___ RECORD LIST
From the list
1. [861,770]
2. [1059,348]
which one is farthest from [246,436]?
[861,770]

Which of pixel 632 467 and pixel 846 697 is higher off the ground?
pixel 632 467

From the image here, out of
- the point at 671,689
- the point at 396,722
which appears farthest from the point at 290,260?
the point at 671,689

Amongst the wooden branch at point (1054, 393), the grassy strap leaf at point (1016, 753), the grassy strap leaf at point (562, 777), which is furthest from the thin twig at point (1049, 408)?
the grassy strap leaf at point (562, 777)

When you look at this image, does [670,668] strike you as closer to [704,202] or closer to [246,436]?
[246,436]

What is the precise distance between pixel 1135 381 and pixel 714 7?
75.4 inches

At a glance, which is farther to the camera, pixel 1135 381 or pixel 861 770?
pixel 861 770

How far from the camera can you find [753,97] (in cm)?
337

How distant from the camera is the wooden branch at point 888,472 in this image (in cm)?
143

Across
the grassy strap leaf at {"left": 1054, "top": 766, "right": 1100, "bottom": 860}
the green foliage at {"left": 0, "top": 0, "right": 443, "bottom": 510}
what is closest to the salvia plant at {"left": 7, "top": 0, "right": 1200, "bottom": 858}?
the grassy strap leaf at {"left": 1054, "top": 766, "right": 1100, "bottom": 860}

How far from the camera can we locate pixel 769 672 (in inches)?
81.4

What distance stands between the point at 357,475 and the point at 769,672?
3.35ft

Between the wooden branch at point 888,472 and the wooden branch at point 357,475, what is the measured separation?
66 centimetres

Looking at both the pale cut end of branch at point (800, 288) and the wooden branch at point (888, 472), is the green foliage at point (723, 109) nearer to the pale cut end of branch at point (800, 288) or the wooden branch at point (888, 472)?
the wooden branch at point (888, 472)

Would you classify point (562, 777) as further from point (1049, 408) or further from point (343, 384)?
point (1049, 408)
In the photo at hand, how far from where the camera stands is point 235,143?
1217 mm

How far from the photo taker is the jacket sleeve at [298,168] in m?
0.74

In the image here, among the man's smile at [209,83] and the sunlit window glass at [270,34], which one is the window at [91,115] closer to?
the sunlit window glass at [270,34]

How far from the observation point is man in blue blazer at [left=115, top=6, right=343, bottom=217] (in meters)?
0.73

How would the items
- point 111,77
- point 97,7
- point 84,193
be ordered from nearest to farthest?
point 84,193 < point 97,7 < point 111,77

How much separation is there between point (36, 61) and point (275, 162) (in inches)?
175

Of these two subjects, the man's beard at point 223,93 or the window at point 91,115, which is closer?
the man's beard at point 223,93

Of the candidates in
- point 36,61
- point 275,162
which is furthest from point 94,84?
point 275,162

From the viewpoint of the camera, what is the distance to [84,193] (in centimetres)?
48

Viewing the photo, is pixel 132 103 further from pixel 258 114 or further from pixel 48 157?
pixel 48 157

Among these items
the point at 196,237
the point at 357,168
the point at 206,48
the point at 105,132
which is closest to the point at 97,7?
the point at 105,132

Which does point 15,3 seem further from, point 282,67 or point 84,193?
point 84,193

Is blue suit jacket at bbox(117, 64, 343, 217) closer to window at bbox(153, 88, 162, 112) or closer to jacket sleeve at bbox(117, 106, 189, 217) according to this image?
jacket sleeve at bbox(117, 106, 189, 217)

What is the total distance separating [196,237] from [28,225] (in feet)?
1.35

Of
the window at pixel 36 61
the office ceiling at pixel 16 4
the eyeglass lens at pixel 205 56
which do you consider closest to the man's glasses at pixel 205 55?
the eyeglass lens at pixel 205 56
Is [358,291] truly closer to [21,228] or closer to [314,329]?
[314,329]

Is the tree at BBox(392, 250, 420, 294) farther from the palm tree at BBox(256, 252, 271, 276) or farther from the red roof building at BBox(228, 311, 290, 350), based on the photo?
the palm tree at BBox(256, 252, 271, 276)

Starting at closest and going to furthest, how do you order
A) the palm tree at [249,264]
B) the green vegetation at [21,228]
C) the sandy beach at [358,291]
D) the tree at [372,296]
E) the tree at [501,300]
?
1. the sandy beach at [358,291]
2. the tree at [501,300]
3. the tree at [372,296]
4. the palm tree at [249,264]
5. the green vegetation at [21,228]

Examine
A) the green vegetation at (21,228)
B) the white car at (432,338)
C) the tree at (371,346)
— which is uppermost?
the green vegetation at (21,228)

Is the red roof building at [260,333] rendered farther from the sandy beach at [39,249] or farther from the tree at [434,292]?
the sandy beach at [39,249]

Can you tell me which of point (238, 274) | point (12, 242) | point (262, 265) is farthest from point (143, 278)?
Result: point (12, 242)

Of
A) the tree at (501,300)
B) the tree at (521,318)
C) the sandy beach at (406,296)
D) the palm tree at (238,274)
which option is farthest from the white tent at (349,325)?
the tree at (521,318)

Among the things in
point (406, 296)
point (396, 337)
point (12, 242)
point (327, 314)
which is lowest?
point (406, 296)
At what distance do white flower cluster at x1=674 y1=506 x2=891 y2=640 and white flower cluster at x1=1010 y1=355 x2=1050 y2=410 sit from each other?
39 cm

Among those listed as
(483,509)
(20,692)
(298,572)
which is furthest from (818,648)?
______
GIVEN INSTRUCTION:
Copy every row above word for word, line by line, with no changes.

RESULT OF THIS EXERCISE:
From the list
1. [861,770]
2. [1059,348]
which one is farthest from [246,436]?
[861,770]

Which of pixel 632 467 and pixel 846 697 is higher off the ground?
pixel 632 467

From the image here, out of
- the point at 671,689
- the point at 396,722
which appears farthest from the point at 290,260?
the point at 671,689

Amongst the wooden branch at point (1054, 393), the grassy strap leaf at point (1016, 753), the grassy strap leaf at point (562, 777), which is furthest from the thin twig at point (1049, 408)?
the grassy strap leaf at point (562, 777)

When you look at this image, does [670,668] strike you as closer to [704,202] or closer to [246,436]?
[246,436]

What is the precise distance between pixel 1135 381 and pixel 714 7?
75.4 inches

At a glance, which is farther to the camera, pixel 1135 381 or pixel 861 770?
pixel 861 770

How far from the camera can you find [753,97] (in cm)?
337

How distant from the camera is the wooden branch at point 888,472 in this image (in cm)?
143

Across
the grassy strap leaf at {"left": 1054, "top": 766, "right": 1100, "bottom": 860}
the green foliage at {"left": 0, "top": 0, "right": 443, "bottom": 510}
what is closest to the salvia plant at {"left": 7, "top": 0, "right": 1200, "bottom": 858}?
the grassy strap leaf at {"left": 1054, "top": 766, "right": 1100, "bottom": 860}

How far from the camera can we locate pixel 769 672 (in inches)?
81.4

What distance stands between the point at 357,475 and the point at 769,672?
3.35ft

Between the wooden branch at point 888,472 and the wooden branch at point 357,475, what is the measured separation?
66 centimetres

Looking at both the pale cut end of branch at point (800, 288) and the wooden branch at point (888, 472), is the green foliage at point (723, 109) nearer to the pale cut end of branch at point (800, 288) or the wooden branch at point (888, 472)?
the wooden branch at point (888, 472)

Would you classify point (562, 777) as further from point (1049, 408) or further from point (343, 384)?
point (1049, 408)
In the photo at hand, how far from where the camera stands is point 235,143?
1217 mm

How far from the photo taker is the jacket sleeve at [298,168] in m?
0.74

In the image here, among the man's smile at [209,83] and the sunlit window glass at [270,34], which one is the window at [91,115] closer to?
the sunlit window glass at [270,34]

How far from the observation point is man in blue blazer at [left=115, top=6, right=343, bottom=217] (in meters)?
0.73

How would the items
- point 111,77
- point 97,7
- point 84,193
be ordered from nearest to farthest?
point 84,193 < point 97,7 < point 111,77

How much separation is there between point (36, 61) and point (275, 162) (in inches)?
175

Of these two subjects, the man's beard at point 223,93 or the window at point 91,115, which is closer?
the man's beard at point 223,93

Of the candidates in
- point 36,61
- point 275,162
which is furthest from point 94,84?
point 275,162

From the viewpoint of the camera, what is the distance to [84,193] (in centimetres)?
48

Viewing the photo, is pixel 132 103 further from pixel 258 114 or further from pixel 48 157?
pixel 48 157

Among these items
the point at 196,237
the point at 357,168
the point at 206,48
the point at 105,132
which is closest to the point at 97,7?
the point at 105,132

Which does point 15,3 seem further from, point 282,67 or point 84,193?
point 84,193

Is blue suit jacket at bbox(117, 64, 343, 217) closer to window at bbox(153, 88, 162, 112) or closer to jacket sleeve at bbox(117, 106, 189, 217) according to this image?
jacket sleeve at bbox(117, 106, 189, 217)

What is the total distance separating [196,237] from [28,225] (in feet)?
1.35

Of
the window at pixel 36 61
the office ceiling at pixel 16 4
the eyeglass lens at pixel 205 56
which do you consider closest to the man's glasses at pixel 205 55?
the eyeglass lens at pixel 205 56
Is [358,291] truly closer to [21,228] or closer to [314,329]?
[314,329]

Is the tree at BBox(392, 250, 420, 294) farther from the palm tree at BBox(256, 252, 271, 276) or farther from the red roof building at BBox(228, 311, 290, 350), based on the photo?
the palm tree at BBox(256, 252, 271, 276)

Starting at closest and going to furthest, how do you order
A) the palm tree at [249,264]
B) the green vegetation at [21,228]
C) the sandy beach at [358,291]
D) the tree at [372,296]
E) the tree at [501,300]
?
1. the sandy beach at [358,291]
2. the tree at [501,300]
3. the tree at [372,296]
4. the palm tree at [249,264]
5. the green vegetation at [21,228]

Examine
A) the green vegetation at (21,228)
B) the white car at (432,338)
C) the tree at (371,346)
— which is uppermost?
the green vegetation at (21,228)

Is the red roof building at [260,333] rendered farther from the sandy beach at [39,249] or farther from the tree at [434,292]?
the sandy beach at [39,249]

Can you tell me which of point (238, 274) | point (12, 242) | point (262, 265) is farthest from point (143, 278)?
Result: point (12, 242)

Of
A) the tree at (501,300)
B) the tree at (521,318)
C) the sandy beach at (406,296)
D) the palm tree at (238,274)
which option is farthest from the white tent at (349,325)?
the tree at (521,318)

Among the things in
point (406, 296)
point (396, 337)
point (12, 242)
point (327, 314)
which is lowest?
point (406, 296)
At what distance do white flower cluster at x1=674 y1=506 x2=891 y2=640 and white flower cluster at x1=1010 y1=355 x2=1050 y2=410 sit from each other?
39 cm

Among those listed as
(483,509)
(20,692)
(298,572)
which is furthest from (818,648)?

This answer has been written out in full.